– Как, сосед, вы не знаете, сколько стоит ваш редингот?
– Признаюсь вам по секрету, соседка, – с улыбкой сказал Родольф, – мне его подарили… Так что, сами понимаете, откуда мне знать?..
– Ах, сосед, сосед, похоже, вы не очень-то привыкли к точности и порядку.
– Увы, это правда.
– Придется исправиться, если вы хотите, чтобы мы стали добрыми друзьями, а мы будем друзьями, я чувствую, ведь вы такой добрый! Вы не пожалеете, что у вас такая соседка, вот увидите. Вы будете мне помогать, а я вам все чинить и штопать – по-дружески, по-соседски. Я, конечно, буду стирать вам белье, а вы помогать мне, когда понадобится натереть полы… Я встаю рано и могу вас будить, чтобы вы не опаздывали в свой магазин. Я буду стучать вам в перегородку, пока вы не скажете в ответ: «С добрым утром, соседка!»
– Значит, договорились, вы меня будите по утрам, стираете мое белье, а я – натираю полы в вашей комнате…
– И вы будете следить за порядком?
– Разумеется!
– А когда вам нужно будет что-нибудь купить, вы пойдете в Тампль, потому что, к примеру, ваш редингот стоил вам, наверное, франков восемьдесят, не правда ли? А на бульваре Тампль вы купили бы такой же за тридцать франков.
– Да это же чудесно! Значит, вы думаете, что за пятьсот-шестьсот франков эти бедняги Морели…
– Обуются, оденутся, и некоторые надолго!
– Соседушка, у меня есть мысль!
– Послушаем, что за мысль.
– Вы понимаете, что нужно в хозяйстве?
– Как будто понимаю, – ответила Хохотушка с насмешкой.
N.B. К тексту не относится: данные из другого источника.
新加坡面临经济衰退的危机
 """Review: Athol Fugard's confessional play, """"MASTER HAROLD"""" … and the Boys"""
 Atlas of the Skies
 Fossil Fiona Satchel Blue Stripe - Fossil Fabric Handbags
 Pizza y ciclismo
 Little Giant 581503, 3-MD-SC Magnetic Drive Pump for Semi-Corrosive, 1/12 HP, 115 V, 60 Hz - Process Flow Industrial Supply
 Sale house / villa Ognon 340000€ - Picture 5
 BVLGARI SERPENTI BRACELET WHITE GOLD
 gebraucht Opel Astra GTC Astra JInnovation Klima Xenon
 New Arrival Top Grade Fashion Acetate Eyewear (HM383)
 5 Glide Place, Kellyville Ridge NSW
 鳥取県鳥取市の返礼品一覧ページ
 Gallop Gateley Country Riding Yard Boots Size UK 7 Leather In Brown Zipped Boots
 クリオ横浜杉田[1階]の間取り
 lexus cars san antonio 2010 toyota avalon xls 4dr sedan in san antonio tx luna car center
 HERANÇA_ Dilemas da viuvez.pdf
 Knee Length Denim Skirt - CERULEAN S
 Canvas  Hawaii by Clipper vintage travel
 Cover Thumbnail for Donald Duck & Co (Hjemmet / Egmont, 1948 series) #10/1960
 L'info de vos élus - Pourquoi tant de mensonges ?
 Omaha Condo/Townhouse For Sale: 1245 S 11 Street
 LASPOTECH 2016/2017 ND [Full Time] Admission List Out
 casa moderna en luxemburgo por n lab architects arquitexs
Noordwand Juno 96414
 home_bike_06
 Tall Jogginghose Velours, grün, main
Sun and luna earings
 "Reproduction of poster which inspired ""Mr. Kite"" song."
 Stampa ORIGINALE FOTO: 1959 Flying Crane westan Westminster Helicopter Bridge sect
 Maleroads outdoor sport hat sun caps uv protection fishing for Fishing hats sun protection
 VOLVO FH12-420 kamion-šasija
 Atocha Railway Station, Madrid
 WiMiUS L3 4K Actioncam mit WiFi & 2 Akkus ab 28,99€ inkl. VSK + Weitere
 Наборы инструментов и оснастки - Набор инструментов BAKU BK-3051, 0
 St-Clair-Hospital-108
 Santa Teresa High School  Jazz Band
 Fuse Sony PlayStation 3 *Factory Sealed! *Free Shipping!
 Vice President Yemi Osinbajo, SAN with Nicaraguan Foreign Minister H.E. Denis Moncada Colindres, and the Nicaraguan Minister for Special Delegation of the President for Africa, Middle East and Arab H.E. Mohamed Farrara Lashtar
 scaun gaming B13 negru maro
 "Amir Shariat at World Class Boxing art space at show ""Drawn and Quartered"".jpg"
– Тогда возьмите меня под руку, и пойдем в этот Тампль, чтобы купить Морелям все, что им нужно. Идем?
– А деньги?
– У меня хватит.
– Пятьсот франков?
– Благодетель Морелей дал мне право не стесняться в расходах, лишь бы у этих добрых людей было все, что нужно. И если мы найдем что-нибудь получше, чем в Тампле…
– Да нигде мы не найдем получше, а главное – в Тампле все готовое, и для детишек, и для матери.
– Тогда вперед, соседка, идем в Тампль!
– Да, но боже мой!
– Что еще случилось?
– Да ничего… Но, понимаете, я уже и так потеряла время – час туда, час сюда, эта бедная госпожа Морель, за которой пришлось ухаживать, вот и вылетел весь день, а это тридцать сантимов, а когда за день ничего не заработаешь, на что же потом жить… Ну да ладно, как-нибудь устроюсь! Ночью наверстаю… Удовольствия теперь в редкость, но на этот раз я уж навеселюсь! С вами я буду воображать, что я такая богатая-разбогатая и что я на свои денежки покупаю все эти вещи для бедняков Морелей… Погодите минуту, только накину шаль и надену чепчик – и я с вами, сосед!
– Если вам нужно надеть только это, соседка, может быть, в это время я перенесу к вам свои документы?
– Пожалуйста, заодно увидите мою комнату, – ответила с гордостью Хохотушка. – Я уже прибралась, я же говорила, что встаю поутру, а если вы соня и лентяй, тем хуже для вас, я буду вам беспокойной соседкой!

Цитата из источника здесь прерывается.